= THE TASK =
Starting with the first line of the data that follows, transcribe every line verbatim until the line containing "Researchers investigated two" has been transcribed.

+-------+

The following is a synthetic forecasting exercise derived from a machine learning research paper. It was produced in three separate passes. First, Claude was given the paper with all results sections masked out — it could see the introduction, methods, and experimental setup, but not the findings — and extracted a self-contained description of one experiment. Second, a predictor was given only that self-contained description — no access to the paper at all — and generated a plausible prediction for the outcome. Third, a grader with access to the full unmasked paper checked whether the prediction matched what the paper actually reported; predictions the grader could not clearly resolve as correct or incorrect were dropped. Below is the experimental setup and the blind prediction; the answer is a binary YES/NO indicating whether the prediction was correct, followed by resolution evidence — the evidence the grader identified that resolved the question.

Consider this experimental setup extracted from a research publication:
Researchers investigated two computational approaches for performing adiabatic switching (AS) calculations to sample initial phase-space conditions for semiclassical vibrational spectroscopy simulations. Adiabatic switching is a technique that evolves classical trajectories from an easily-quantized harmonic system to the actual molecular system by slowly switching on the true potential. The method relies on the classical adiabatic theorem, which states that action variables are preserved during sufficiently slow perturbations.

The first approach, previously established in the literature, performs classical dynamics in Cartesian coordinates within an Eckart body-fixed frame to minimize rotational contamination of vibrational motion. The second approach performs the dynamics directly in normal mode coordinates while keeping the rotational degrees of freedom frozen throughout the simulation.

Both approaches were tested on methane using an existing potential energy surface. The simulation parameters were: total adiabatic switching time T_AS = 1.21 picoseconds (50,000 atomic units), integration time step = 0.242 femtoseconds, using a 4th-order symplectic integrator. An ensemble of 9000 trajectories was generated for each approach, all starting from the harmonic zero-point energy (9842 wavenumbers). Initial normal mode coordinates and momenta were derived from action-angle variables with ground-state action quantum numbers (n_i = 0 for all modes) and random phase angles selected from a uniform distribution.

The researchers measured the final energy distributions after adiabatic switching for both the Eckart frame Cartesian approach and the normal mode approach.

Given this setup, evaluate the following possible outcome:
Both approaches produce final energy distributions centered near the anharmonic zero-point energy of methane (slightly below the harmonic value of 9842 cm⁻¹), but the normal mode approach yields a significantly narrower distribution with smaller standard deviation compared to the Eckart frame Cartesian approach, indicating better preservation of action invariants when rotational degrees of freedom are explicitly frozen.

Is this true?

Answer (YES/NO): NO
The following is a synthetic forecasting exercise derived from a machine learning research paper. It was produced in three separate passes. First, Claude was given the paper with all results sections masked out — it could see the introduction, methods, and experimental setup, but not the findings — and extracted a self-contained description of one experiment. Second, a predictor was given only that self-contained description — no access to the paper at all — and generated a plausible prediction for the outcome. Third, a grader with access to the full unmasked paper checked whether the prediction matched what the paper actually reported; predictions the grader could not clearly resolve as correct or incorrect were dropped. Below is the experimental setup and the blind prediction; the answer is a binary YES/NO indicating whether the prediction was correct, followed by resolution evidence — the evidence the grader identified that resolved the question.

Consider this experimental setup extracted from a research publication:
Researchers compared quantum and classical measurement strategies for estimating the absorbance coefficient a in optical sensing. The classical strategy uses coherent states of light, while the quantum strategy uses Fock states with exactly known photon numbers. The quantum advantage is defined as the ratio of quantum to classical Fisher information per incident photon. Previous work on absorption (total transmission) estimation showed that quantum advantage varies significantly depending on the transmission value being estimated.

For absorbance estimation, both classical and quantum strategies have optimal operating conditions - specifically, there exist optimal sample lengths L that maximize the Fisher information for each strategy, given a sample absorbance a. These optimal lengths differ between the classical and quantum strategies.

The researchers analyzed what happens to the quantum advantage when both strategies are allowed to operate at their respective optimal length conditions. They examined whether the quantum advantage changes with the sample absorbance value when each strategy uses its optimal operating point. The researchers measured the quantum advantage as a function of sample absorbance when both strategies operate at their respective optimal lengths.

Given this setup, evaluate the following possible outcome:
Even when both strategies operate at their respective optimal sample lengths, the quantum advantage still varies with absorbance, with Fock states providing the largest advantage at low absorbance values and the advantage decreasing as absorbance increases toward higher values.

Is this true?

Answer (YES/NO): NO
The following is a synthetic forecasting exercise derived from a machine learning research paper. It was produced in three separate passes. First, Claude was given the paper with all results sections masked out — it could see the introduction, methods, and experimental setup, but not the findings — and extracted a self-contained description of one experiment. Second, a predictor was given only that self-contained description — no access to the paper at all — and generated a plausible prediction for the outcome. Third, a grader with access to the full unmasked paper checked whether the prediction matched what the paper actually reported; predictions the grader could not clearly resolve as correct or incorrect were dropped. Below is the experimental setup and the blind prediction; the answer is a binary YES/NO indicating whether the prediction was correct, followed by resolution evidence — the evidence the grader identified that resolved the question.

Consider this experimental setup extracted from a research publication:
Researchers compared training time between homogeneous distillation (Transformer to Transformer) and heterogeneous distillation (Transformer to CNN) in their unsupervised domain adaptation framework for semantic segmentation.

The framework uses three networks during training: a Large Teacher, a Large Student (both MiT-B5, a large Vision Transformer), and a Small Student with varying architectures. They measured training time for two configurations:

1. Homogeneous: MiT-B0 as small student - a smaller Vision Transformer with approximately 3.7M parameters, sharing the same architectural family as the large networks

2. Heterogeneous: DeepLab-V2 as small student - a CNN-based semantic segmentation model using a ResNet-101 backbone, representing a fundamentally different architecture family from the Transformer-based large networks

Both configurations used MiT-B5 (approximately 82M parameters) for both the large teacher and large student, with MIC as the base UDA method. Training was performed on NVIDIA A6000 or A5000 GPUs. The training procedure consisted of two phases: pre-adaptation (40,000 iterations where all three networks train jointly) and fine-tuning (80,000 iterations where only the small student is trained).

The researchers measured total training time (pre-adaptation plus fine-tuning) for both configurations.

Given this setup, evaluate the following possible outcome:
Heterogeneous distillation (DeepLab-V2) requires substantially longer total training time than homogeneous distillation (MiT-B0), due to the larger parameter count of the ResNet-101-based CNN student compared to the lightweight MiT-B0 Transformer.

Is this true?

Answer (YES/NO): YES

+-------+

= RESULT OF THE TASK =
The following is a synthetic forecasting exercise derived from a machine learning research paper. It was produced in three separate passes. First, Claude was given the paper with all results sections masked out — it could see the introduction, methods, and experimental setup, but not the findings — and extracted a self-contained description of one experiment. Second, a predictor was given only that self-contained description — no access to the paper at all — and generated a plausible prediction for the outcome. Third, a grader with access to the full unmasked paper checked whether the prediction matched what the paper actually reported; predictions the grader could not clearly resolve as correct or incorrect were dropped. Below is the experimental setup and the blind prediction; the answer is a binary YES/NO indicating whether the prediction was correct, followed by resolution evidence — the evidence the grader identified that resolved the question.

Consider this experimental setup extracted from a research publication:
Researchers investigated two computational approaches for performing adiabatic switching (AS) calculations to sample initial phase-space conditions for semiclassical vibrational spectroscopy simulations. Adiabatic switching is a technique that evolves classical trajectories from an easily-quantized harmonic system to the actual molecular system by slowly switching on the true potential. The method relies on the classical adiabatic theorem, which states that action variables are preserved during sufficiently slow perturbations.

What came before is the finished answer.